Pada tahun 2023, penagihan pajak MBLB difokuskan kepada 22 pengusaha dengan total nilai tagihan mencapai Rp7,28 miliar. Angka ini mencerminkan potensi penerimaan yang besar dari sektor pertambangan dan galian. Namun, realisasi pembayaran menunjukkan kesenjangan yang signifikan. Dari 22 pengusaha tersebut, hanya 11 yang memenuhi kewajiban pajaknya dengan total pembayaran sebesar Rp437.767.532,00. Nilai tagihan bervariasi, mulai dari yang terendah Rp4,7 juta hingga yang tertinggi mencapai Rp1,2 miliar. Sementara itu, realisasi pembayaran terendah tercatat Rp4 juta dan tertinggi Rp84 juta. Data ini menegaskan bahwa kepatuhan belum sepenuhnya sejalan dengan besarnya potensi pajak yang ditagihkan.
Memasuki tahun 2024, cakupan penagihan pajak diperluas dan lebih beragam. Penagihan ditujukan kepada 15 pengusaha pajak MBLB dan 20 pengusaha pajak PBB-P2. Total nilai tagihan mencapai Rp3,089 miliar untuk pokok pajak dan Rp1,245 miliar untuk denda, sehingga akumulasi kewajiban pajak pada tahun ini tergolong signifikan. Dari keseluruhan wajib pajak tersebut, 15 pengusaha melakukan pembayaran dengan total realisasi sebesar Rp809.975.566,00. Nilai pembayaran menunjukkan variasi yang cukup lebar, dengan realisasi terendah sebesar Rp3,9 juta dan tertinggi mencapai Rp298,4 juta. Capaian ini memperlihatkan bahwa meskipun tidak seluruh wajib pajak patuh, upaya penagihan melalui instrumen hukum mulai mendorong kontribusi yang lebih substansial dibandingkan tahun sebelumnya.

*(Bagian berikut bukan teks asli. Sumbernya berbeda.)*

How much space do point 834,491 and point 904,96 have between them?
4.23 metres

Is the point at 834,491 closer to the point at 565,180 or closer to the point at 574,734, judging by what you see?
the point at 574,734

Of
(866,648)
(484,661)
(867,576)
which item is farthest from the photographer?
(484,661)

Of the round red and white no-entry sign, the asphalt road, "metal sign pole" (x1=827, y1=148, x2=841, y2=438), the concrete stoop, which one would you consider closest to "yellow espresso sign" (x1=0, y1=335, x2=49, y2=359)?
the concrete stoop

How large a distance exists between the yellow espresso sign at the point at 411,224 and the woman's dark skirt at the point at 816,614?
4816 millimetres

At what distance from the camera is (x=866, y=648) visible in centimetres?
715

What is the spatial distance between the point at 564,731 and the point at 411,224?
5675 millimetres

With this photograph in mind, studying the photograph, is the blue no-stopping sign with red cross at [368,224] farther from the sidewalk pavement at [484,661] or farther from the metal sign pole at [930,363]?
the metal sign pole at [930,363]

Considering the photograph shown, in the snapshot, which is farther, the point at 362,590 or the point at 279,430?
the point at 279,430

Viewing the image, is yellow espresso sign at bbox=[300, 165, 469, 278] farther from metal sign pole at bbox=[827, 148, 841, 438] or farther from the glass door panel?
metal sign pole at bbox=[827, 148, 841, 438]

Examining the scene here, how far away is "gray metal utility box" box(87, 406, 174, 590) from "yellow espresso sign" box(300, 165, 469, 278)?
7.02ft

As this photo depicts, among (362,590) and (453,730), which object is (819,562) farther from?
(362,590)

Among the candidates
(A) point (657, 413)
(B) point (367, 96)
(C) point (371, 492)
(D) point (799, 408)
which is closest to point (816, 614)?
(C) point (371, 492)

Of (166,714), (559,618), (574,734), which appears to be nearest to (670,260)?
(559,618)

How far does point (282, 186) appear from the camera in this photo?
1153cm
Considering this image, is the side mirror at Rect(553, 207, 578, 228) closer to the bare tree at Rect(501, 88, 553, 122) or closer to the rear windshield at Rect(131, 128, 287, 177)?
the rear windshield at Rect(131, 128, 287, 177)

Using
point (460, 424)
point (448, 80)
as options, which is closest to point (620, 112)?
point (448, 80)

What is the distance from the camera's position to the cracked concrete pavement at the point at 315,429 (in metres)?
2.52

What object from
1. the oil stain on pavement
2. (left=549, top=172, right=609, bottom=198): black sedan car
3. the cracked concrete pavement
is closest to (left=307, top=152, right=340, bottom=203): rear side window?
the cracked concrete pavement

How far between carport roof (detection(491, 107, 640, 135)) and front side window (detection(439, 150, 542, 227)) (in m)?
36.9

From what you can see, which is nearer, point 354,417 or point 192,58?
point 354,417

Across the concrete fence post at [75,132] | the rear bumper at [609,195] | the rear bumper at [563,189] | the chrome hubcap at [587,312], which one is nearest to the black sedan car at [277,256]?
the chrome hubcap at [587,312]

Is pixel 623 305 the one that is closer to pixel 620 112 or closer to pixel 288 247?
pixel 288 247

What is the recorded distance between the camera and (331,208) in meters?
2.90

Tahun 2025 menunjukkan dinamika yang berbeda. Penagihan diperluas kepada 24 pengusaha dengan total tagihan sebesar Rp6,28 miliar. Menariknya, komposisi pajak tidak hanya mencakup 21 pajak MBLB, tetapi juga satu pajak reklame dan dua Pajak Bumi dan Bangunan Perdesaan dan Perkotaan (PBB-P2). Dari jumlah tersebut, lima pengusaha melakukan pembayaran dengan total realisasi yang jauh lebih signifikan, yakni Rp606.329.528,00. Nilai pembayaran terendah tercatat Rp2 juta, sementara pembayaran tertinggi mencapai Rp451 juta. Meski jumlah pembayar relatif sedikit, lonjakan nilai realisasi menunjukkan bahwa pendekatan penagihan mulai membuahkan hasil pada wajib pajak tertentu.
Secara keseluruhan, penagihan pajak melalui SKK Kejari Kulon Progo selama tiga tahun terakhir menggambarkan perjuangan antara potensi dan realisasi. Angka-angka tersebut bukan sekadar statistik, melainkan refleksi dari proses panjang membangun kepatuhan pajak. Di balik setiap rupiah yang tertagih, terdapat upaya penegakan hukum, koordinasi antarinstansi, dan dorongan untuk mewujudkan keadilan fiskal. Ke depan, konsistensi penagihan, pendekatan persuasif, serta penegakan hukum yang tegas diharapkan mampu menjembatani kesenjangan antara kewajiban dan kepatuhan, demi mendukung pembangunan daerah Kulon Progo yang berkelanjutan.